WASHINGTON–With more than $5 trillion in funds distributed as part of three different relief packages during the pandemic, the general lack of any strings and minimal oversight is increasingly showing up in financial fraud, with more than 500 investigators pursuing illegal activities, according to several new reports.
“The programs, which expanded unemployment benefits, paid companies to keep workers on their payrolls and also expanded a type of disaster loan, were all designed relying on the honor system,” noted the New York Times. “The result: A massive fraud wave, most likely the largest in American history, in which billions of dollars were stolen by thousands of people.”

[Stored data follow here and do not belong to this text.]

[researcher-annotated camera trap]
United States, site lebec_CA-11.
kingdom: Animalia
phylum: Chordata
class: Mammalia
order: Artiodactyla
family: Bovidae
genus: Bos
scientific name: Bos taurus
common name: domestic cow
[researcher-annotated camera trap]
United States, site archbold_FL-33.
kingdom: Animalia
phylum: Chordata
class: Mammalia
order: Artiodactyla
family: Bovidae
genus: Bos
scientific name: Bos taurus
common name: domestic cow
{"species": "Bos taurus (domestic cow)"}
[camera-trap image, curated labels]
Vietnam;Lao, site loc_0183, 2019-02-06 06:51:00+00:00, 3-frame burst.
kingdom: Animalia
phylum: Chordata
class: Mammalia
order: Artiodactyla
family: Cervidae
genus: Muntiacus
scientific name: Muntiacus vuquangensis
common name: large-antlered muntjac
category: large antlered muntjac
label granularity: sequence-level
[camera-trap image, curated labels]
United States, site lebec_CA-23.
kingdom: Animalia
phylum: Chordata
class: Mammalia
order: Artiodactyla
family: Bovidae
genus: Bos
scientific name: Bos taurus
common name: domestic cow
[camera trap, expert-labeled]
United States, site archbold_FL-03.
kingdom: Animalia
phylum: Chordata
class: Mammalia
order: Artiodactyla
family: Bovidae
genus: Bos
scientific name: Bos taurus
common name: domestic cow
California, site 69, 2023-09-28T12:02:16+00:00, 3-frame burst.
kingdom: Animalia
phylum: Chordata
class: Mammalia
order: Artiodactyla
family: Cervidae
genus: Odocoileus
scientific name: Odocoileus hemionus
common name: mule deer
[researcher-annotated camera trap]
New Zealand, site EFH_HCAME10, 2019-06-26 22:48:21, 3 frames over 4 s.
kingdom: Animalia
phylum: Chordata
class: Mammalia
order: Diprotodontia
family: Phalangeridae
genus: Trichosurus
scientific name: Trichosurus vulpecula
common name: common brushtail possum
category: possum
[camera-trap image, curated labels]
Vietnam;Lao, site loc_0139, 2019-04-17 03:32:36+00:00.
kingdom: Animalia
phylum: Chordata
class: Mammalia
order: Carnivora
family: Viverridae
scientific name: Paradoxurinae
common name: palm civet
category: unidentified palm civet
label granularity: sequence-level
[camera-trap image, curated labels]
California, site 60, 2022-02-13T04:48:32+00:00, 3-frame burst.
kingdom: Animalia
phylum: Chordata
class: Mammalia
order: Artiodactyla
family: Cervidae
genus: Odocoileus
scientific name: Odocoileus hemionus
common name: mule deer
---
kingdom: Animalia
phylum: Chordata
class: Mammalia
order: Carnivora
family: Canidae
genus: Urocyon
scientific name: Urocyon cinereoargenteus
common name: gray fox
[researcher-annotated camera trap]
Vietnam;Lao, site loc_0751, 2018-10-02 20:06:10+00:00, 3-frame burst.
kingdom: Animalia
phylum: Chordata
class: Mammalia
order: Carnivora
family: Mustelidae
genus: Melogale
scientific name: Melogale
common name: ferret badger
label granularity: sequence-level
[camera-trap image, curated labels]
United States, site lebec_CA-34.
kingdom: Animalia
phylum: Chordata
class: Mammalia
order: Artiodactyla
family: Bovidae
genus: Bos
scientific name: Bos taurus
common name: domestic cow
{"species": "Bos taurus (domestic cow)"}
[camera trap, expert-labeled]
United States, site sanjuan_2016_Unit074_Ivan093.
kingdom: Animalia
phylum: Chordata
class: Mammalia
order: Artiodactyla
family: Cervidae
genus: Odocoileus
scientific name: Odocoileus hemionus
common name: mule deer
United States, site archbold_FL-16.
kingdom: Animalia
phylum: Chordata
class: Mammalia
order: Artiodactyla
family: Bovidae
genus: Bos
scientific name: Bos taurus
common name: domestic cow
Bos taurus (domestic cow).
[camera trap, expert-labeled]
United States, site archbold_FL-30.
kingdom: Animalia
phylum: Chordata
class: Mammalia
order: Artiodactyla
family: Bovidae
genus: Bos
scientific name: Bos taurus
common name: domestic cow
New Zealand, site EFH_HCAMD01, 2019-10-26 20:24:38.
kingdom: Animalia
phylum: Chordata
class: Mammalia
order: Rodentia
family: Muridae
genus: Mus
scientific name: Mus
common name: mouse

According to the Times, some of what it described as the “oddest and most seemingly see-through” schemes included:
- 29 states paid unemployment benefits to the same person
- A Postal Service employee got a $82,900 loan for a business called “U.S. Postal Services.”
- One person got 10 loans for 10 nonexistent bathroom-renovation businesses using the email address of a burrito shop
Nearly 40,000 Cases Open
According to the Times, two years later authorities are still pursuing tens of thousands of additional cases of fraud.
“There are 500 people working on pandemic-fraud cases across nearly two dozen government agencies, plus investigators from the FBI, the Secret Service, the Postal Inspection Service and the Internal Revenue Service,” reported the Times, adding that agents in the Labor Department alone are still working on some 39,000 cases.
“The Small Business Administration office is investigating two-million loan applications,” the Times added. “And that’s on top of the 1,500 people who have already been charged with defrauding pandemic-aid programs. More than 450 people have been convicted.”
“There are years and years and years of work ahead of us,” Kevin Chambers, the Department of Justice’s chief pandemic investigator.